• _WHAT TO WORK ON_:
Exact copies of all the entries are required.

• _DATA EXTRACT_:
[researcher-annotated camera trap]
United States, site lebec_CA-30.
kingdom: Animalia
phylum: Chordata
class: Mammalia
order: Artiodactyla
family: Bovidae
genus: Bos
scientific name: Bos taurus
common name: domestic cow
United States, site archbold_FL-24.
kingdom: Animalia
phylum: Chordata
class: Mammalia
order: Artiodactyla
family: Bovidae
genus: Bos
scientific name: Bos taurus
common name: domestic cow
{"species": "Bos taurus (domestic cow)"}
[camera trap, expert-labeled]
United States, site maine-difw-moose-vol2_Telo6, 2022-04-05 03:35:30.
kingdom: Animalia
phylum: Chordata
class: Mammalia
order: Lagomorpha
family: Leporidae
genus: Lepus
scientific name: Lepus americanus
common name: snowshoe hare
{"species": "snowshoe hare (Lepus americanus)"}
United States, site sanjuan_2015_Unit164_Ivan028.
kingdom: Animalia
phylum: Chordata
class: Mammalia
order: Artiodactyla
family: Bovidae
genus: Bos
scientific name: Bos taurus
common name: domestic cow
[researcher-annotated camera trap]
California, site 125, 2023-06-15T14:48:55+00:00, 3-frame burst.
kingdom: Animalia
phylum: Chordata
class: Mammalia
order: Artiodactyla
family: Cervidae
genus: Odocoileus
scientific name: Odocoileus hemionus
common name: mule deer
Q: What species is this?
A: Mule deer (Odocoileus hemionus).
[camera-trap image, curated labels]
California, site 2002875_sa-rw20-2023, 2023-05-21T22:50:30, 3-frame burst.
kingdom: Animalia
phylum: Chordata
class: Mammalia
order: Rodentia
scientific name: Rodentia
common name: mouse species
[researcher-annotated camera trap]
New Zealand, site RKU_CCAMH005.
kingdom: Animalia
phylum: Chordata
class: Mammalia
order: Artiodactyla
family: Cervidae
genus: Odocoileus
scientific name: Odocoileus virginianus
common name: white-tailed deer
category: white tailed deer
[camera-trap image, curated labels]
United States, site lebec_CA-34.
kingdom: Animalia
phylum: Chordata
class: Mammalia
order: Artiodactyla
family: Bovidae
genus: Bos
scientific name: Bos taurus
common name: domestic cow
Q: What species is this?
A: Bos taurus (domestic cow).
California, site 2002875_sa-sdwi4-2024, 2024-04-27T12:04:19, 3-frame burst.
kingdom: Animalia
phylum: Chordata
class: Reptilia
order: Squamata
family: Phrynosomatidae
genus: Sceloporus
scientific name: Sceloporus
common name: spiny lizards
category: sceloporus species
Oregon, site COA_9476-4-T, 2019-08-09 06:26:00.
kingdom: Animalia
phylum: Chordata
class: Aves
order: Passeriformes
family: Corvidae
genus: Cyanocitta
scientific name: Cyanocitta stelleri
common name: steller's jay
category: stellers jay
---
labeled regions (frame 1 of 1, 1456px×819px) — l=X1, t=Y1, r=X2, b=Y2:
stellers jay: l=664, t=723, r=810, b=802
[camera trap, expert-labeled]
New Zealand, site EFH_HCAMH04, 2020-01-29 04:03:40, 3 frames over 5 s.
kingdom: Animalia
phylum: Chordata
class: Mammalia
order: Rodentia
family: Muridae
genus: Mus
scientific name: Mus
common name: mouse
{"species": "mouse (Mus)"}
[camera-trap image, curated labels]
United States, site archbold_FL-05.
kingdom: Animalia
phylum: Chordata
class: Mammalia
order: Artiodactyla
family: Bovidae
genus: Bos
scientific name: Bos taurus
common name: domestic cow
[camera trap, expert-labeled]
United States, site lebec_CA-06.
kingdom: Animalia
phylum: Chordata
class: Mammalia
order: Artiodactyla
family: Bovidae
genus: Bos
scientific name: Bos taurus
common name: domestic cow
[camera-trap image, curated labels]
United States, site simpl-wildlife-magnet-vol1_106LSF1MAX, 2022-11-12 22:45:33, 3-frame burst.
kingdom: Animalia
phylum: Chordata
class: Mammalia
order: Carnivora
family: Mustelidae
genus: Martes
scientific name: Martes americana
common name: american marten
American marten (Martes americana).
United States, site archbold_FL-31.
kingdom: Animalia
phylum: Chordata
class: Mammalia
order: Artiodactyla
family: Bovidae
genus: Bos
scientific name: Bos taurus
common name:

• _FINISHED TASK_:
[researcher-annotated camera trap]
United States, site lebec_CA-30.
kingdom: Animalia
phylum: Chordata
class: Mammalia
order: Artiodactyla
family: Bovidae
genus: Bos
scientific name: Bos taurus
common name: domestic cow
United States, site archbold_FL-24.
kingdom: Animalia
phylum: Chordata
class: Mammalia
order: Artiodactyla
family: Bovidae
genus: Bos
scientific name: Bos taurus
common name: domestic cow
{"species": "Bos taurus (domestic cow)"}
[camera trap, expert-labeled]
United States, site maine-difw-moose-vol2_Telo6, 2022-04-05 03:35:30.
kingdom: Animalia
phylum: Chordata
class: Mammalia
order: Lagomorpha
family: Leporidae
genus: Lepus
scientific name: Lepus americanus
common name: snowshoe hare
{"species": "snowshoe hare (Lepus americanus)"}
United States, site sanjuan_2015_Unit164_Ivan028.
kingdom: Animalia
phylum: Chordata
class: Mammalia
order: Artiodactyla
family: Bovidae
genus: Bos
scientific name: Bos taurus
common name: domestic cow
[researcher-annotated camera trap]
California, site 125, 2023-06-15T14:48:55+00:00, 3-frame burst.
kingdom: Animalia
phylum: Chordata
class: Mammalia
order: Artiodactyla
family: Cervidae
genus: Odocoileus
scientific name: Odocoileus hemionus
common name: mule deer
Q: What species is this?
A: Mule deer (Odocoileus hemionus).
[camera-trap image, curated labels]
California, site 2002875_sa-rw20-2023, 2023-05-21T22:50:30, 3-frame burst.
kingdom: Animalia
phylum: Chordata
class: Mammalia
order: Rodentia
scientific name: Rodentia
common name: mouse species
[researcher-annotated camera trap]
New Zealand, site RKU_CCAMH005.
kingdom: Animalia
phylum: Chordata
class: Mammalia
order: Artiodactyla
family: Cervidae
genus: Odocoileus
scientific name: Odocoileus virginianus
common name: white-tailed deer
category: white tailed deer
[camera-trap image, curated labels]
United States, site lebec_CA-34.
kingdom: Animalia
phylum: Chordata
class: Mammalia
order: Artiodactyla
family: Bovidae
genus: Bos
scientific name: Bos taurus
common name: domestic cow
Q: What species is this?
A: Bos taurus (domestic cow).
California, site 2002875_sa-sdwi4-2024, 2024-04-27T12:04:19, 3-frame burst.
kingdom: Animalia
phylum: Chordata
class: Reptilia
order: Squamata
family: Phrynosomatidae
genus: Sceloporus
scientific name: Sceloporus
common name: spiny lizards
category: sceloporus species
Oregon, site COA_9476-4-T, 2019-08-09 06:26:00.
kingdom: Animalia
phylum: Chordata
class: Aves
order: Passeriformes
family: Corvidae
genus: Cyanocitta
scientific name: Cyanocitta stelleri
common name: steller's jay
category: stellers jay
---
labeled regions (frame 1 of 1, 1456px×819px) — l=X1, t=Y1, r=X2, b=Y2:
stellers jay: l=664, t=723, r=810, b=802
[camera trap, expert-labeled]
New Zealand, site EFH_HCAMH04, 2020-01-29 04:03:40, 3 frames over 5 s.
kingdom: Animalia
phylum: Chordata
class: Mammalia
order: Rodentia
family: Muridae
genus: Mus
scientific name: Mus
common name: mouse
{"species": "mouse (Mus)"}
[camera-trap image, curated labels]
United States, site archbold_FL-05.
kingdom: Animalia
phylum: Chordata
class: Mammalia
order: Artiodactyla
family: Bovidae
genus: Bos
scientific name: Bos taurus
common name: domestic cow
[camera trap, expert-labeled]
United States, site lebec_CA-06.
kingdom: Animalia
phylum: Chordata
class: Mammalia
order: Artiodactyla
family: Bovidae
genus: Bos
scientific name: Bos taurus
common name: domestic cow
[camera-trap image, curated labels]
United States, site simpl-wildlife-magnet-vol1_106LSF1MAX, 2022-11-12 22:45:33, 3-frame burst.
kingdom: Animalia
phylum: Chordata
class: Mammalia
order: Carnivora
family: Mustelidae
genus: Martes
scientific name: Martes americana
common name: american marten
American marten (Martes americana).
United States, site archbold_FL-31.
kingdom: Animalia
phylum: Chordata
class: Mammalia
order: Artiodactyla
family: Bovidae
genus: Bos
scientific name: Bos taurus
common name:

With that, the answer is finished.